La frase del presidente José López Portillo “presidente que devalúa, se devalúa” describió una decisión de política económica que intentó mantener hasta el final de su sexenio: sostener el tipo de cambio estable a como diera lugar, costara lo que costara. No lo consiguió, pero su terquedad le costo muchísimo al país. Se acumuló la sobrevaluación del peso que lo hizo “superfuerte” frente al dólar y otras monedas extranjeras, incentivó con ello la adquisición de bienes y servicios importados (la gente vacacionaba en el extranjero más que en México), lo que aumentó el déficit en la balanza de pagos y, finalmente, las reservas internacionales prácticamente se agotaron. En ese momento, en marzo de 1982, no le quedó más remedio a López Portillo que devaluar el peso, que pasó de 25 a 47 pesos por dólar en un solo día. El presidente siguió obstinado con devaluar lo menos posible el peso y para ello siguió endeudando al país, cada vez a tasas de interés más elevadas. En agosto de 1982, el gobierno decretó que los depósitos en dólares que la gente tenía en los bancos mexicanos se volverían depósitos en pesos, valuados a un tipo de cambio menor que el de mercado. Quince días después estalló la crisis de la deuda externa. El secretario de Hacienda, Jesús Silva Herzog, viajó a Washington para decirle a los acreedores “Debo no niego, pago no tengo”. Días después, el 1 de septiembre, López Portillo decretó el control generalizado de cambios y la estatización de la banca. Su política de mantener el tipo de cambio a cualquier precio fracasó, y con un enorme costo para el país.
El presidente López Obrador tiene la misma obsesión con la estabilidad del tipo de cambio. Con frecuencia ha aludido a la estabilidad del peso como un logro de su gobierno. Apenas el martes pasado, cuando le inquirieron en la mañanera sobre el rechazo del secretario de la Sedena a comparecer ante el Congreso de la Unión, López Obrador dijo que aquello “no era nota”, y que los medios deberían de fijarse en que el peso mexicano era una de las monedas más estables del mundo.
Más allá de declaraciones, la política económica del presidente ha sido ajustar las finanzas públicas para asegurar un déficit relativamente bajo y sostener el tipo de cambio, al tiempo de subsidiar la gasolina para que su precio aumente lo menos posible e inyectarle recursos extraordinarios a Pemex, a CFE y a los proyectos emblemáticos. Con ese fin ha utilizado todos los ahorros y los fondos de los fideicomisos acumulados por varios años, y no ha dudado en disminuir el gasto en todas las demás áreas, salvo las Fuerzas Armadas, para ajustar el presupuesto y mantener el valor del peso. No le ha importado dejar sin vacunas a los niños y niñas, sin medicamentos a la población, sin escuelas de tiempo completo, sin inversión en infraestructura y mantenimiento, y un largo etcétera. Y cuando le han faltado recursos, ya habiendo reducido los presupuestos de prácticamente todas las entidades públicas, ha optado por aumentar la deuda para completar.

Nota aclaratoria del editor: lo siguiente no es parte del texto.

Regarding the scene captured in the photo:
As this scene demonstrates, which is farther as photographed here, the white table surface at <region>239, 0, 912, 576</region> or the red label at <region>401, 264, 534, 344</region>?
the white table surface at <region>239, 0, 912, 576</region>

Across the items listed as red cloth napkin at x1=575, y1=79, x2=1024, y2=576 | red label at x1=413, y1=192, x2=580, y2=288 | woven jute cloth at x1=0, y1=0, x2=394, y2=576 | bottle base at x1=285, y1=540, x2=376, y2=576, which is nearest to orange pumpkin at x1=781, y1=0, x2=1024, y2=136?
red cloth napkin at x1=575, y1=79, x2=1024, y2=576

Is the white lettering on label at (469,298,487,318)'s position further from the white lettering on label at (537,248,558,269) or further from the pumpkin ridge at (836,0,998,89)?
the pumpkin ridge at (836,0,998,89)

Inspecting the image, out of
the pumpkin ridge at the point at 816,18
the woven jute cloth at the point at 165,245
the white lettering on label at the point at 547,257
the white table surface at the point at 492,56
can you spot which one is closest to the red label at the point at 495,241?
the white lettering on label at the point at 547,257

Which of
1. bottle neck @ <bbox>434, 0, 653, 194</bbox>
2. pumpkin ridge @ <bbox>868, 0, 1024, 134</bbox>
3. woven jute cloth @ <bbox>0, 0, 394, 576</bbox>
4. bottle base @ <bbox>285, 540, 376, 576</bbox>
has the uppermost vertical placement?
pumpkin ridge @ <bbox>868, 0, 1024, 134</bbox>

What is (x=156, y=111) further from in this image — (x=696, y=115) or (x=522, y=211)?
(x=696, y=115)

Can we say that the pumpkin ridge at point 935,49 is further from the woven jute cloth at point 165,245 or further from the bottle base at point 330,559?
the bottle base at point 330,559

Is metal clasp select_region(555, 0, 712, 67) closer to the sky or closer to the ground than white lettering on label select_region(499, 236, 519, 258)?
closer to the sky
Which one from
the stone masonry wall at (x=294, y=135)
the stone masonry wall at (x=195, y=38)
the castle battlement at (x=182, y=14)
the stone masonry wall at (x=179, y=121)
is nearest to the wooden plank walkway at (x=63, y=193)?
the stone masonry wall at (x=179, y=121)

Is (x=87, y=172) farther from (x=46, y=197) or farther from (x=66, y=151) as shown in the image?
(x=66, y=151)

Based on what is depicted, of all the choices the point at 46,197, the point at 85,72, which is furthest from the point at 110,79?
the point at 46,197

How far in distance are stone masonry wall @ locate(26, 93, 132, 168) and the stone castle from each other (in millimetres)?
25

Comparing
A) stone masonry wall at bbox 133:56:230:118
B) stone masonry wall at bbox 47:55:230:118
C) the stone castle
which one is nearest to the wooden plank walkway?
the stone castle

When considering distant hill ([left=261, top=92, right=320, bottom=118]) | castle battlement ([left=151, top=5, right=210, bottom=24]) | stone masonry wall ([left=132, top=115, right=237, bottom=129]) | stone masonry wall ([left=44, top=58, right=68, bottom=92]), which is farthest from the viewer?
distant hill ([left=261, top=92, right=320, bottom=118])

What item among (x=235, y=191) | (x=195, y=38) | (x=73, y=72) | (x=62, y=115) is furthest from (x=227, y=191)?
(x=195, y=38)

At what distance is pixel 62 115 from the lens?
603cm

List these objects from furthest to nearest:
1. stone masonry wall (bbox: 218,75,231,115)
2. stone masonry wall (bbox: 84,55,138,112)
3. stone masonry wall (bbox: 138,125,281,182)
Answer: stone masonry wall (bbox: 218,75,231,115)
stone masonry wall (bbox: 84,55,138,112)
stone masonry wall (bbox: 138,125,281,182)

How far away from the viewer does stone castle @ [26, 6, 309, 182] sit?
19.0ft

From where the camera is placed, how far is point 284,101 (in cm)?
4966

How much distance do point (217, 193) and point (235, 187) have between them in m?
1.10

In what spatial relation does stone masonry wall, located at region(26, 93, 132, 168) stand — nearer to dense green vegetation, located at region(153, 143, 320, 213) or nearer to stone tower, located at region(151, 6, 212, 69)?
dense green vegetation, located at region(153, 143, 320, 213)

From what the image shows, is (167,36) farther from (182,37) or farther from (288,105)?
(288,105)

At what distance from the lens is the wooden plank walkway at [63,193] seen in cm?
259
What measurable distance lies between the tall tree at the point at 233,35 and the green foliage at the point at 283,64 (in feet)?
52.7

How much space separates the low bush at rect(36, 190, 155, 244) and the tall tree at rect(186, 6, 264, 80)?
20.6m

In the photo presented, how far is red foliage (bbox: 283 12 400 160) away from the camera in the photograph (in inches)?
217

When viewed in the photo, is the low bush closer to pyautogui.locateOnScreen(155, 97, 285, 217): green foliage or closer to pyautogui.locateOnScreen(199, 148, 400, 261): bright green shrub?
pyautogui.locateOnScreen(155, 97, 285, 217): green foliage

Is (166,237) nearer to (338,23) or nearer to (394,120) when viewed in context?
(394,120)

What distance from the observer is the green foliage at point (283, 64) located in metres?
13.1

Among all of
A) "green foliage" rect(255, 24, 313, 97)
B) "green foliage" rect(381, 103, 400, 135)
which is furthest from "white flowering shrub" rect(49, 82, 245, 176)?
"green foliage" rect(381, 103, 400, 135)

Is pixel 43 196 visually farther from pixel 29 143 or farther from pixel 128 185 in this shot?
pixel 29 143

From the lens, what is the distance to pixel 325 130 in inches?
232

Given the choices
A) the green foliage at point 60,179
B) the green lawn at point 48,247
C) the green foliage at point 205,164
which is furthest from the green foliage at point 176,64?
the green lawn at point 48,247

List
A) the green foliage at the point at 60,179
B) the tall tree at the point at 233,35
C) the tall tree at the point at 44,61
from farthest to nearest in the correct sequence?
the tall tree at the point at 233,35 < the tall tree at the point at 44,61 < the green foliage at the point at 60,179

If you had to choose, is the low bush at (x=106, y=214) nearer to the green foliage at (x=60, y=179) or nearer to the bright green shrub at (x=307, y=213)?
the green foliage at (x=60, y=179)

Tenemos nubarrones y se aproximan tormentas sobre nuestra economía y las finanzas públicas: los ingresos no podrán aumentar significativamente en 2023 pues está declarada la recesión internacional que mermará la recaudación fiscal de México. Pero mientras los ingresos públicos crecen poco o nada (además de que están sobreestimados en la Ley de Ingresos), los egresos crecen ineludiblemente por varios motivos: montos crecientes de las pensiones y del pago del servicio de la deuda pública al aumentar la tasa de interés, así como los fondos crecientes destinados a las obras emblemáticas, a Pemex y a la CFE, y a programas clientelares. Estos gastos adicionales estrecharán el margen de maniobra del gobierno y reducirán los recursos para financiar la seguridad, educación, salud, medio ambiente, y toda la operación del Estado. Y si ya no pueden reducir más los gastos, entonces el único recurso que le queda al gobierno es aumentar la deuda. Y justo eso es lo que ya empezamos a ver en la Ley de Ingresos para 2023: un aumento del endeudamiento adicional de 1.2 billones de pesos, 32 por ciento más que el año pasado.
La economía está prendida con alfileres ¿Logrará López Obrador postergar el estallamiento de la crisis fiscal hasta que deje la presidencia en octubre de 2024 como lo intentó sin éxito López Portillo (y Salinas)? O tendrá que renunciar a algunos de sus objetivos que son sagrados para él: un tipo de cambio estable, ganar a como de lugar las elecciones, y buscar la supervivencia de Pemex y la CFE para intentar, a un altísimo costo, la “autosuficiencia” energética del país.